The larger of the two TIFs recently approved by the city council covers a 59-acre area near the prominent Interstate 90/Route 53 interchange, and includes a long-standing gold office building and shuttered 1960s-era Holiday Inn and attached 1970s-era Holidome.
Developer Sam Patel, owner of the old Holidome and neighboring Aloft hotel and Holiday Inn Express properties, has long sought city help for teardown of the blighted motel and site preparation for a new residential tower with streetside retail.
An eligibility report by the city’s consultant SB Friedman noted several “large, highly visible” vacancies along Algonquin — including the closed Holidome indoor recreational atrium — and that the TIF would serve as an economic development tool to promote redevelopment and revitalization in the area.

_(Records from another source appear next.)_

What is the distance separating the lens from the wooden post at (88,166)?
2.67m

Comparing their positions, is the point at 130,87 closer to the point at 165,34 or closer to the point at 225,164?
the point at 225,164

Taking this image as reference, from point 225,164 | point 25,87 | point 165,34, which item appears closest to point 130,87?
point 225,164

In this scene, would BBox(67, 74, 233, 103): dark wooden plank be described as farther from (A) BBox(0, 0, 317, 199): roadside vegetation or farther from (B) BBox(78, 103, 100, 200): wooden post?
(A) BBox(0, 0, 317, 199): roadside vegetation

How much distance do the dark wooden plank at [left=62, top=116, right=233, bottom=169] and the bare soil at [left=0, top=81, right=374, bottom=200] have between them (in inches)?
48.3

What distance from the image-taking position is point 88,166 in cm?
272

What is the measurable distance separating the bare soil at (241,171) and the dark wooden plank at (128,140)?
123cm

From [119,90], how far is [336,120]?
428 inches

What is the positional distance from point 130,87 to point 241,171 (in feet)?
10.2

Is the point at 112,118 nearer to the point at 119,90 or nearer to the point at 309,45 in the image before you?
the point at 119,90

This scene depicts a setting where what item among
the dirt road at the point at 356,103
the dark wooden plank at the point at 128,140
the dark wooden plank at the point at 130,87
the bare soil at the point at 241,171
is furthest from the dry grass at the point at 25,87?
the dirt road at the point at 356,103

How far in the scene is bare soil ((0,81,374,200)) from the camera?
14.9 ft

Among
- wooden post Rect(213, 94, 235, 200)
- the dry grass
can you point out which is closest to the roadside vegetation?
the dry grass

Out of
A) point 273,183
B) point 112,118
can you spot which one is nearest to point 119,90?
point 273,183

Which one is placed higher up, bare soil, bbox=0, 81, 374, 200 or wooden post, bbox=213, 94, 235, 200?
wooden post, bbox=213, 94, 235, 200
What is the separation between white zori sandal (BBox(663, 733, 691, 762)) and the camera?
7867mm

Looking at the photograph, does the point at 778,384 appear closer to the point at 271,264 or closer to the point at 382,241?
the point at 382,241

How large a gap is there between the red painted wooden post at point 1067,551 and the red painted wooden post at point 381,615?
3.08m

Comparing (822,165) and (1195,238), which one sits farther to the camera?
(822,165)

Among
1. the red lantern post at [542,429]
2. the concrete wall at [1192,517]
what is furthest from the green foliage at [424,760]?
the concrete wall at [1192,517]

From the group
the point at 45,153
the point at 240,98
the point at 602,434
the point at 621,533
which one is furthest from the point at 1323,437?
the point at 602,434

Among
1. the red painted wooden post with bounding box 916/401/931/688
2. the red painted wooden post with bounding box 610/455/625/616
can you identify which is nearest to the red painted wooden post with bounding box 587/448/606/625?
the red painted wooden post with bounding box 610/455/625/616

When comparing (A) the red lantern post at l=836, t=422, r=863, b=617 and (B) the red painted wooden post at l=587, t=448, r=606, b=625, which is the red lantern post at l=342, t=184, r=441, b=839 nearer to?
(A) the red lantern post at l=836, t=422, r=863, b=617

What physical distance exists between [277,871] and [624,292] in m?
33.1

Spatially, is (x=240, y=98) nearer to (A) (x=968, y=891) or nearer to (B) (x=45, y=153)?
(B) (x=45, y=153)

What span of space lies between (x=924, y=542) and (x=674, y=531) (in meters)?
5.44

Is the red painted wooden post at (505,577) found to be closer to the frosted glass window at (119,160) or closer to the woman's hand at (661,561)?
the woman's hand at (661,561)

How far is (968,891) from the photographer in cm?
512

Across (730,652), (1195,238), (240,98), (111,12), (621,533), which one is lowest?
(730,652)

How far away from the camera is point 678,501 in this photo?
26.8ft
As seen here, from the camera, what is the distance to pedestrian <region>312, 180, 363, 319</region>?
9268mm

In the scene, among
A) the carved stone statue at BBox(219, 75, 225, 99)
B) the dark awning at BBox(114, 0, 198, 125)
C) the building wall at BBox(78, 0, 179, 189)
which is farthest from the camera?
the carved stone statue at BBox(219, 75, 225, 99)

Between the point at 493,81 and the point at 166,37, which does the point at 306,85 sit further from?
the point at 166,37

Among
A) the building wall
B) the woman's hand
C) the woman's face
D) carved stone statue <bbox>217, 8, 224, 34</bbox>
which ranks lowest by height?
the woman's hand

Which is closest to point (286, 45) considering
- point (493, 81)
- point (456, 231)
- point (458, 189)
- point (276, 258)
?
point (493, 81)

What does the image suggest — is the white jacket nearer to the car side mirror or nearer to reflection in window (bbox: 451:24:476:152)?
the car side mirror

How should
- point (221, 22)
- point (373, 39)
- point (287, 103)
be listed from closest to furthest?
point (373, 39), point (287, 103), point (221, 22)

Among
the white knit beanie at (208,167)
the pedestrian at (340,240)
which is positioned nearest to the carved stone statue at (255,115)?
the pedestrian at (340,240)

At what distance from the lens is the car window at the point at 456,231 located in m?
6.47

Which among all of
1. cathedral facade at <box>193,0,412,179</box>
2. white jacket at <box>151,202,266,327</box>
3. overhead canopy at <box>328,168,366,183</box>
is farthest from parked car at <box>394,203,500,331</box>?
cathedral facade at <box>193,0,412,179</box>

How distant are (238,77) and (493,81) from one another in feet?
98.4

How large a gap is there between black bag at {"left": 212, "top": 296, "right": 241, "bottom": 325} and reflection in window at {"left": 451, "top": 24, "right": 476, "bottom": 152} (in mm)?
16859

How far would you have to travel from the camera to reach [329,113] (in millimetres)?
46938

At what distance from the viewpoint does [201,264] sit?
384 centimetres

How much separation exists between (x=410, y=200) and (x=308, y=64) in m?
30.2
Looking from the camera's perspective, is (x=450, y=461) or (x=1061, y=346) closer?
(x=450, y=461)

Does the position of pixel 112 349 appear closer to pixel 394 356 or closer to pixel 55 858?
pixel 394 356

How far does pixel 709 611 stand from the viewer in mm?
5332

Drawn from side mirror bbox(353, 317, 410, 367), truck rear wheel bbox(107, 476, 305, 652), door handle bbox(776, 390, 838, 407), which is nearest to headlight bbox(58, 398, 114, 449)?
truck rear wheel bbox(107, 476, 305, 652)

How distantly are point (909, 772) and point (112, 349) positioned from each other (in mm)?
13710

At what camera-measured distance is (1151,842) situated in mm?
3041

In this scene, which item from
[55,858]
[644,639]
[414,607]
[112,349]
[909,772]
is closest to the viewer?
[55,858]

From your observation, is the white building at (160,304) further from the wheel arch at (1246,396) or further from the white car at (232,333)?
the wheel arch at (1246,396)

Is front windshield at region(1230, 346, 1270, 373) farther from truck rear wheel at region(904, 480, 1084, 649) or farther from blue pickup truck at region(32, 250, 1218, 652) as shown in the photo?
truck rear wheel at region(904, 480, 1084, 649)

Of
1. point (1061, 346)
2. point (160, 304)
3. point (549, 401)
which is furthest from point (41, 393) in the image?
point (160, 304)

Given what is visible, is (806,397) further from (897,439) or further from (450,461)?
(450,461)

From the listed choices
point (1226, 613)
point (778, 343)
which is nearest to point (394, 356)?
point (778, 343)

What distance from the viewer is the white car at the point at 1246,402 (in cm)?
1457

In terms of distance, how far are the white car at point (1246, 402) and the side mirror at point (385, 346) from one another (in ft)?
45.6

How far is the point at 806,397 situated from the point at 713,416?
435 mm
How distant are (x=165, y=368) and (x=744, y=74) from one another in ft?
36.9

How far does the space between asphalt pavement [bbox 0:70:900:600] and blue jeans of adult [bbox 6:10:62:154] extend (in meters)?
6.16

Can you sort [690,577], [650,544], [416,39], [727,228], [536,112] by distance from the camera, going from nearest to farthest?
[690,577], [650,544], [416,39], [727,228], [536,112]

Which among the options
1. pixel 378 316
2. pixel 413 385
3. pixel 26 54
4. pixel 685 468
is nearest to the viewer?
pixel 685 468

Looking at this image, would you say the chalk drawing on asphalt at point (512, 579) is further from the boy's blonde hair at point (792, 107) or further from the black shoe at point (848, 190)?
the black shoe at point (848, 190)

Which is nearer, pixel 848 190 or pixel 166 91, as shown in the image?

The other TIF is further east: a 27-acre area roughly bounded by Algonquin Road, Carriage Way Drive, South Old Wilke Road and Salt Creek.
Following the council’s adoption of a set of six ordinances last week, property values within the two districts will be frozen at base levels, and future property tax revenues generated above that will be directed to special city-controlled funds to be used for redevelopment efforts in the area, including help for private developers.
School districts generally dislike the municipal financing tools because they tie up property tax revenues for at least 23 years, but the schools — and other local governments — unanimously supported Rolling Meadows’ proposed redevelopment plans and project areas during public joint review board meetings in March.
The larger district — called the Algonquin and Orchard TIF — could have an estimated $58 million in redevelopment project costs to be funded using incremental revenues, including $20 million for construction of public infrastructure, $15.8 million for building rehab, and $15 million for property assembly and site prep, according to the eligibility study.
The area has 14 properties — many of which contain old buildings and structures below minimum code standards, which are among the reasons making it eligible for TIF designation under state law, the report concludes.
Besides the Holidome, other sites include the Crossroads of Commerce office towers, U-Haul storage site, and strip mall and driveways near a new QuikTrip fueling center.
The smaller district — the Algonquin and Keystone TIF — could have an estimated $52 million in costs, including $20 million for public works, $15.3 million for building rehab and $11 million for property assembly and site prep.
That area has 21 parcels, which the consultant labeled “blighted” due to lack of property value growth, among other factors.
Properties include a strip shopping center that will house the city’s human services department, a long-vacant office building, an empty city-owned tract of land, a neighboring strip mall, and Plum Creek Supportive Living.